Just fix it. Stuttgart 2007. © Damaso Reyes
“To the buttoned-down European Union bureaucrats in Brussels, the idea was simple: squeeze costs, conquer new markets, maximize profits. But to the vintners of Taradeau, a sun-splashed Provencal village 800 miles to the south -- and a world away, mentally -- it was an attack on their Mediterranean heritage, a crack in French civilization, a fraud against wine lovers everywhere.
“Never, they cried, can you mix a bucket of red wine into a barrel of white and call it rosé. Only the age-old process in which grape skins macerate in the juice for a finely calculated moment before fermentation, they protested, can produce the seductive color, fruity aromas and delicate structure of a true rosé. Mixing red and white, they sniffed, may make something pink to drink, but it is not rosé wine.”

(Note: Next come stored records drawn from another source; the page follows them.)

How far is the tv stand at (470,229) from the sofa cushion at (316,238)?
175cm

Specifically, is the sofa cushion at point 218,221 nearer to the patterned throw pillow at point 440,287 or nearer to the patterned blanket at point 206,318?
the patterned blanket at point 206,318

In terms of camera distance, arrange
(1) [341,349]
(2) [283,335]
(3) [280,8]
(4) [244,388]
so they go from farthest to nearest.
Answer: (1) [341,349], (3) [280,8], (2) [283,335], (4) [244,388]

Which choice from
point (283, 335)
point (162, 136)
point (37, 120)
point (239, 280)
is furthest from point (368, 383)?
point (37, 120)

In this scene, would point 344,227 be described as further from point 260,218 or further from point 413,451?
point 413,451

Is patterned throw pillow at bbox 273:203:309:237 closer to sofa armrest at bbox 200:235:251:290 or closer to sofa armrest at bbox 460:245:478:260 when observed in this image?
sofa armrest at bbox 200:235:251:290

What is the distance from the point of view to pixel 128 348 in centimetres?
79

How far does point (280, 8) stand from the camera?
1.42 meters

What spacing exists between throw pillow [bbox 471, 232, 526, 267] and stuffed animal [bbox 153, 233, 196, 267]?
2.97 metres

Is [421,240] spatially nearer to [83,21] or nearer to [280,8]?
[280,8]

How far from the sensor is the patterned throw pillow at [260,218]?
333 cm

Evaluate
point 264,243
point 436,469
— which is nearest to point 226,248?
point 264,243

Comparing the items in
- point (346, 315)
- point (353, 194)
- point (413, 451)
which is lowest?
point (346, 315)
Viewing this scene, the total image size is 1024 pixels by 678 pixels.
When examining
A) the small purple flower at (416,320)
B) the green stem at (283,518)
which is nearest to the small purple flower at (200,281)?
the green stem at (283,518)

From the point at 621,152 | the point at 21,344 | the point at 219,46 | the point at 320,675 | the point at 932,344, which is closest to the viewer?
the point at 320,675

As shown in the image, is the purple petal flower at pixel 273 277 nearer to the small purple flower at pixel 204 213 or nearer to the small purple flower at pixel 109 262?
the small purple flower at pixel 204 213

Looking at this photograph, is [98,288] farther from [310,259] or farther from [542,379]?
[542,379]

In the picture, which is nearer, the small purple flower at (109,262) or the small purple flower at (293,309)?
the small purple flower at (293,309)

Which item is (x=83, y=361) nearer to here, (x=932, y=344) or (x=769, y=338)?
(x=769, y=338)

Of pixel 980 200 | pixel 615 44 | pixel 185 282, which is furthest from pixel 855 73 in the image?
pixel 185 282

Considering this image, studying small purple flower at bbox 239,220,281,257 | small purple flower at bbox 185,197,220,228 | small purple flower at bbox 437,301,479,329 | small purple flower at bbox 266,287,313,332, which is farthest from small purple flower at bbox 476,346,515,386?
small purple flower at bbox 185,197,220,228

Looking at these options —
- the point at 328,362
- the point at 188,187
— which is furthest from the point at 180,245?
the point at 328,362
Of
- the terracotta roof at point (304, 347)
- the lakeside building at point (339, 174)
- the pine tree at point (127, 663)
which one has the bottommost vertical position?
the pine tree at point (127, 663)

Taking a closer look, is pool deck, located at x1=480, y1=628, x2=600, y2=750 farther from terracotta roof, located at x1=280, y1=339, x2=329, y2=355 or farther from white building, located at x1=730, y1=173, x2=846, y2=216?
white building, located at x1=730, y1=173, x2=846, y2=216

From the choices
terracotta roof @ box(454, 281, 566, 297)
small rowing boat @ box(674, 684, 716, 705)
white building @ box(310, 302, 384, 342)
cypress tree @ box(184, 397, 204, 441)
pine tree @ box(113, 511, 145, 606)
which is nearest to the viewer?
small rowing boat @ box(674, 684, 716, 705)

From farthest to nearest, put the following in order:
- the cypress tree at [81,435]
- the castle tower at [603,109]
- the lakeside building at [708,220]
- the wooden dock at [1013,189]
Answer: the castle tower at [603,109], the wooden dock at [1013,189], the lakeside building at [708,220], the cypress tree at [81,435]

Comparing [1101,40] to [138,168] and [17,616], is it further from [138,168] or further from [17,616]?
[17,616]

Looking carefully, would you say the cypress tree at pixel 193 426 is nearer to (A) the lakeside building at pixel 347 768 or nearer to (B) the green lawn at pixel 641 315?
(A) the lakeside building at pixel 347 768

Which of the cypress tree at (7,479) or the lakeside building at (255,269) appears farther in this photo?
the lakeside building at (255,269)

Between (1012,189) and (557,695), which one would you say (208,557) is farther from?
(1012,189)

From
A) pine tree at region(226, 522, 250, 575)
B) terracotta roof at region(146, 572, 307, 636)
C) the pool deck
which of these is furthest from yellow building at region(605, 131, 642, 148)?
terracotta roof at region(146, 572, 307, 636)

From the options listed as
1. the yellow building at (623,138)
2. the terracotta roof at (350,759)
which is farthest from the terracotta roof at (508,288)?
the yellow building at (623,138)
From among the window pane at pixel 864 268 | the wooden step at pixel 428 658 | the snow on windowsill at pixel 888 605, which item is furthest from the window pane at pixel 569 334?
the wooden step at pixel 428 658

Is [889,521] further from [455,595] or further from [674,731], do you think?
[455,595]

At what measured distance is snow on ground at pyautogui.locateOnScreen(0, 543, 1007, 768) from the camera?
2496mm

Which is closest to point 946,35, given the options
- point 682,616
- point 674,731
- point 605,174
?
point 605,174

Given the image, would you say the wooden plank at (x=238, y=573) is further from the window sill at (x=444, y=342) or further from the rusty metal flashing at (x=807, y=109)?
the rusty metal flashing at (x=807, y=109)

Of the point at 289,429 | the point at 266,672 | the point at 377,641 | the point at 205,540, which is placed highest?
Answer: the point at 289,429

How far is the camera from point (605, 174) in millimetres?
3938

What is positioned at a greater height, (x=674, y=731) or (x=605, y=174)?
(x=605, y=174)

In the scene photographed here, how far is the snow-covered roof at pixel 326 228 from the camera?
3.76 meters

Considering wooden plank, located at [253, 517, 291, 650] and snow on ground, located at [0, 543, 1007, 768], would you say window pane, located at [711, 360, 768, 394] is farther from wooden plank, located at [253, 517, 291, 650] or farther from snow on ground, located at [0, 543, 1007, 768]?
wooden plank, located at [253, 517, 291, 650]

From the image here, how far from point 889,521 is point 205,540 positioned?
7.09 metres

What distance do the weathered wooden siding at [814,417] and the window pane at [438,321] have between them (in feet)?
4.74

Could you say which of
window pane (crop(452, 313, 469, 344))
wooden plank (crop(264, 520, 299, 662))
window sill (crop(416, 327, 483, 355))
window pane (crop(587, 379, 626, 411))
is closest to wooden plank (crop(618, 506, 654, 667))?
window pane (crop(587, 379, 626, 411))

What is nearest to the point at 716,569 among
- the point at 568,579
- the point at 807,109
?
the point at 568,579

If this new regulation is adopted it will surely impact those French farmers who up until now have had a monopoly on the Rosé brand. I am sure the framers of this new law never imagines the backlash which would occur but I am sure they also never held a public meeting about the new regulation or even spoke to a farmer about it. This is a clear example of just how far the European Union has to go before it is truly accepted by its people. When citizen only interact with government because of something they dislike there is a serious problem there. There needs to be a sea change in how the people in Brussels deal with those which they are charged with serving. Until then, the E.U. will always be “them” and never “us.”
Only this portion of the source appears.